Dataset records:

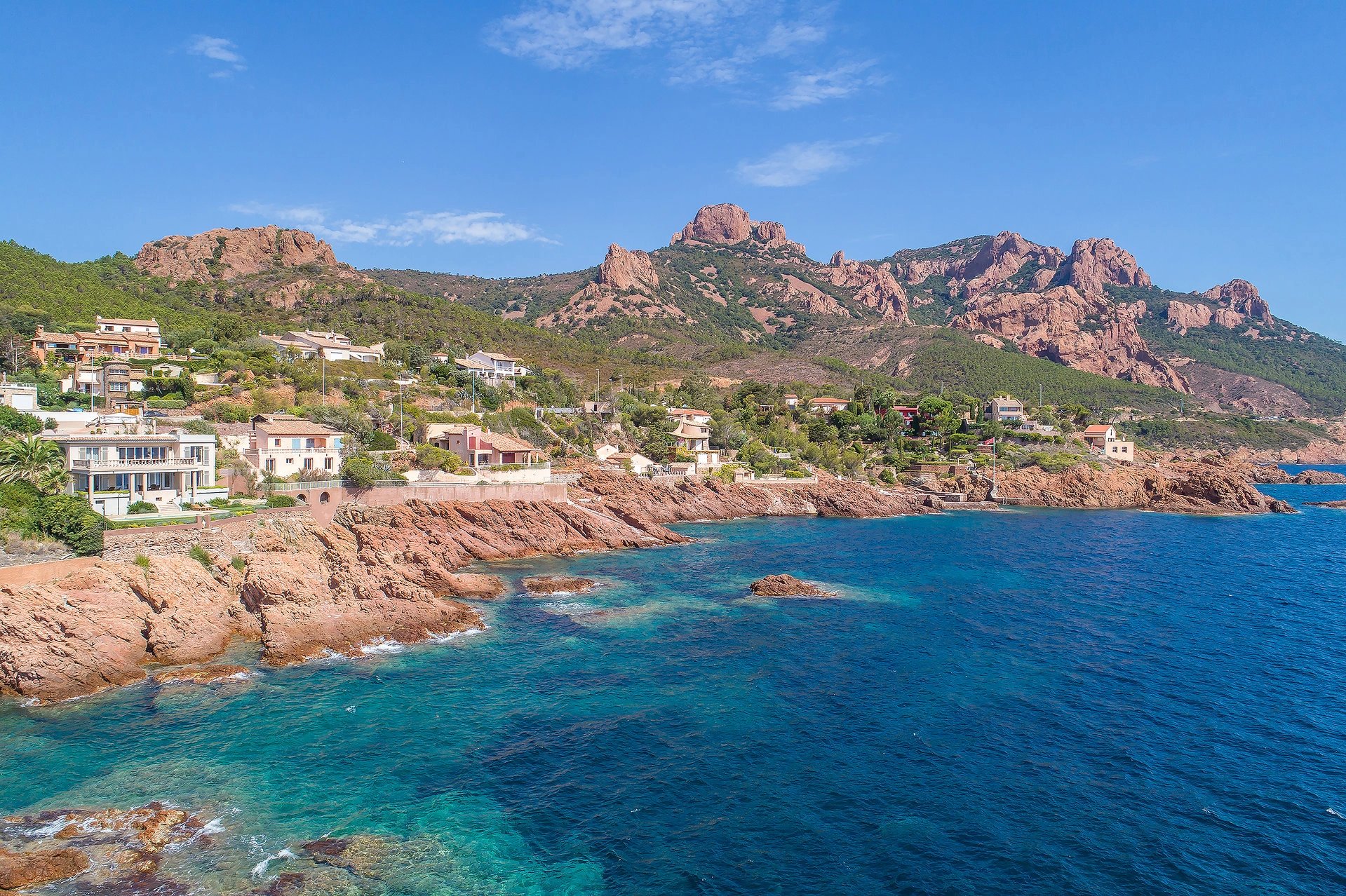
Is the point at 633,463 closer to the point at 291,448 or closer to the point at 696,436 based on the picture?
the point at 696,436

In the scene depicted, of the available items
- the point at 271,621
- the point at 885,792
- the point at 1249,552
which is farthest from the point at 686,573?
the point at 1249,552

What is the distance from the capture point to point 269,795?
55.4 feet

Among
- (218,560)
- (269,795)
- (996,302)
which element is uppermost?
(996,302)

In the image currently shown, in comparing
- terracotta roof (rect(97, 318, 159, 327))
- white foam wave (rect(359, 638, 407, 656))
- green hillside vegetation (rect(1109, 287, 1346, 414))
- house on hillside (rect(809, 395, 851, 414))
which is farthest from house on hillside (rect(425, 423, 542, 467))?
green hillside vegetation (rect(1109, 287, 1346, 414))

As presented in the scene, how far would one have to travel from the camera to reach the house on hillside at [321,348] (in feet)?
253

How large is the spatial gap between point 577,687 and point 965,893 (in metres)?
13.5

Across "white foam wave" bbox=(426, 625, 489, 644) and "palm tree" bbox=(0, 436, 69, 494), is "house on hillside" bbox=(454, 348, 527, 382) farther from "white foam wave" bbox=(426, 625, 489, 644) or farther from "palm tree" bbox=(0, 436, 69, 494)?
"white foam wave" bbox=(426, 625, 489, 644)

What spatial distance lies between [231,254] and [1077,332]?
18379 centimetres

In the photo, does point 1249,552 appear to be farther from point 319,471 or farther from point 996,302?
point 996,302

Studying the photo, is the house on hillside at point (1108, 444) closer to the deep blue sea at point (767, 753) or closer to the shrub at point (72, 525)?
the deep blue sea at point (767, 753)

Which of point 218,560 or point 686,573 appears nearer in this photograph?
point 218,560

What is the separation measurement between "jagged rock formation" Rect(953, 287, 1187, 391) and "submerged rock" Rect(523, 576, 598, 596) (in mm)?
171638

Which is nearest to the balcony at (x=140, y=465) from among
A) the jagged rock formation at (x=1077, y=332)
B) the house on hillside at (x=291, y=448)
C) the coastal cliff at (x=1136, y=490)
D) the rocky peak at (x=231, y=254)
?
the house on hillside at (x=291, y=448)

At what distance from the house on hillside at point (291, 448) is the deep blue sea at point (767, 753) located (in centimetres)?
1957
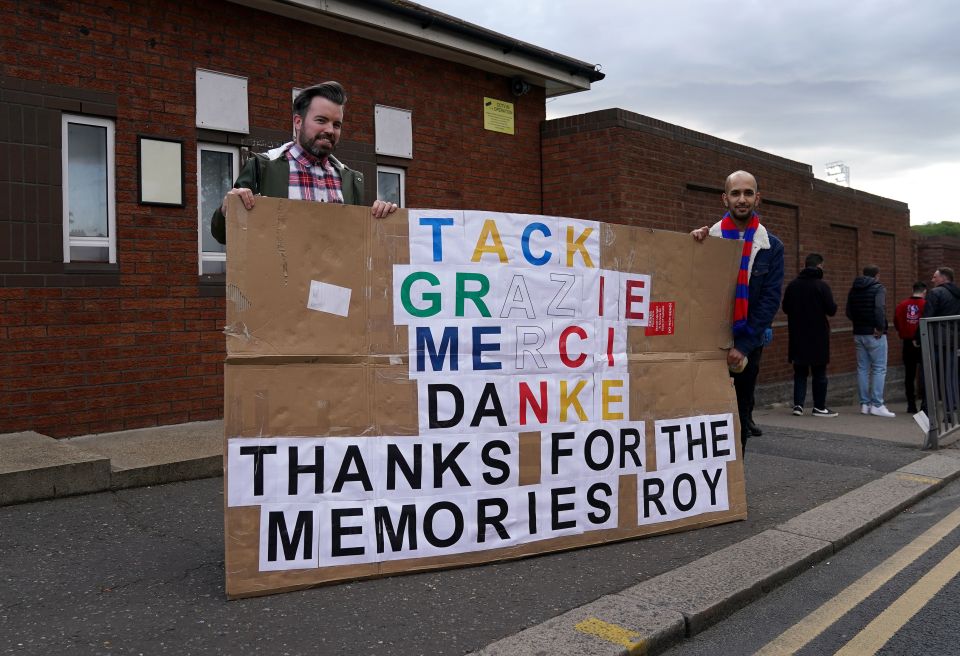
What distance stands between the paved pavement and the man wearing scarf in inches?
41.1

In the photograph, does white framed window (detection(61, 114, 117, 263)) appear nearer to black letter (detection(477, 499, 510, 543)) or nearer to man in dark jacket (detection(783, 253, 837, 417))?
black letter (detection(477, 499, 510, 543))

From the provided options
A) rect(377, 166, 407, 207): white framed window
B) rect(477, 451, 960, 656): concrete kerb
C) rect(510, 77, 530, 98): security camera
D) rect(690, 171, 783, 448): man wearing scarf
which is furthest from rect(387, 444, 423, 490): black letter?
rect(510, 77, 530, 98): security camera

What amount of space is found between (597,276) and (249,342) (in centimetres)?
193

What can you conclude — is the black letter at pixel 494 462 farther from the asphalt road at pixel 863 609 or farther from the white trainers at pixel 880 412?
the white trainers at pixel 880 412

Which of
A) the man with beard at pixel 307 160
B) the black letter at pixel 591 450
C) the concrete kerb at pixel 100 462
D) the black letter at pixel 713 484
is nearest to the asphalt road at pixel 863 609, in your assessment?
the black letter at pixel 713 484

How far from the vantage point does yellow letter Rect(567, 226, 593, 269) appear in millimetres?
4469

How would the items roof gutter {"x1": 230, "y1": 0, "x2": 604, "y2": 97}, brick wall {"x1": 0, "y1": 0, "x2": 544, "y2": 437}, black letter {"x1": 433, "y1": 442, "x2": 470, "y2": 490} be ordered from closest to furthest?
black letter {"x1": 433, "y1": 442, "x2": 470, "y2": 490}, brick wall {"x1": 0, "y1": 0, "x2": 544, "y2": 437}, roof gutter {"x1": 230, "y1": 0, "x2": 604, "y2": 97}

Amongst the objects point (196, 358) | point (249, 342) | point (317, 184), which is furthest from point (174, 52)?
point (249, 342)

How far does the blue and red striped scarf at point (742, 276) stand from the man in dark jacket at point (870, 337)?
6.75 metres

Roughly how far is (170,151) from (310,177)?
383 centimetres

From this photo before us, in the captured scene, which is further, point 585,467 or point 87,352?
point 87,352

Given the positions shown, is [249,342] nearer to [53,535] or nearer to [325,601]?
[325,601]

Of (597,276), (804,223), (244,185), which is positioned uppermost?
(804,223)

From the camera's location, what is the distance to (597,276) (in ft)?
15.0
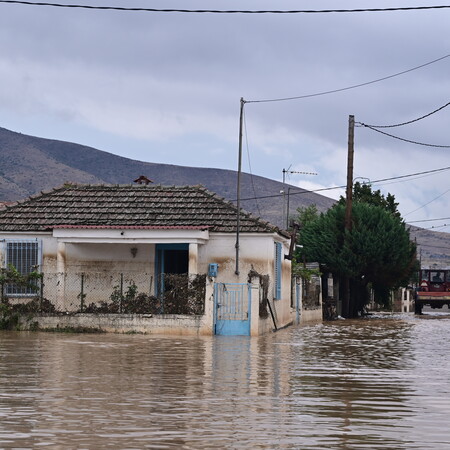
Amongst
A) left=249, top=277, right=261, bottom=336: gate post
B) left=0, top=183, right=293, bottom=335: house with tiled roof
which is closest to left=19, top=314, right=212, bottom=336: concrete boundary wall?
left=0, top=183, right=293, bottom=335: house with tiled roof

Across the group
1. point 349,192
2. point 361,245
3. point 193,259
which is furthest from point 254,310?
point 361,245

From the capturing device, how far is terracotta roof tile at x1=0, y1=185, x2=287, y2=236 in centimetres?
3272

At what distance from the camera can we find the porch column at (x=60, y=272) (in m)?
31.6

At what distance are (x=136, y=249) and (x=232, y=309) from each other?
473 centimetres

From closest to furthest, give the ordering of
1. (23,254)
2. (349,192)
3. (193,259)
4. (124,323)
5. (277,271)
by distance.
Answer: (124,323), (193,259), (23,254), (277,271), (349,192)

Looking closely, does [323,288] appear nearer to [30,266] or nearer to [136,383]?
[30,266]

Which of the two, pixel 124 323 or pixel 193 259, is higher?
pixel 193 259

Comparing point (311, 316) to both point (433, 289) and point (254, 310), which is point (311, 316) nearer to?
point (254, 310)

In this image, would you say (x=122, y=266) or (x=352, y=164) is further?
(x=352, y=164)

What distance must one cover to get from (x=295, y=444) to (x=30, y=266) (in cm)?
2405

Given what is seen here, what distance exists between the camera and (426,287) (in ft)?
193

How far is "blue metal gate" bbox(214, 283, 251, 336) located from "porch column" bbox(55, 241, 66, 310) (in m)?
5.34

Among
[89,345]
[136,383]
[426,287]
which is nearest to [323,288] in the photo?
[426,287]

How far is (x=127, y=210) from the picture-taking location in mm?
33875
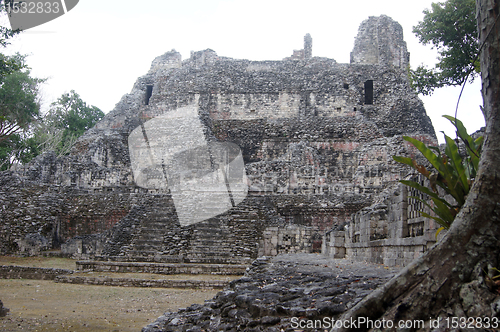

**WRITTEN TASK**
Begin at the line that has "Given what is" and stop after the last of the items above, then write those items out again in full. Adjust every number in their answers (the distances and coordinates) by -91, and leave the pictures out.

**EXERCISE OUTPUT**
Given what is seen here, what distance exists between the camera and (426,287) (in ft)?
102

How far is "blue metal gate" bbox(214, 283, 251, 336) located from "porch column" bbox(55, 241, 66, 310) (in m)?
-85.66

Among
[89,345]
[136,383]
[426,287]
which is nearest to [323,288] in the photo?
[335,196]

How far is (x=127, y=210) from the picture-taking location in mm?
33784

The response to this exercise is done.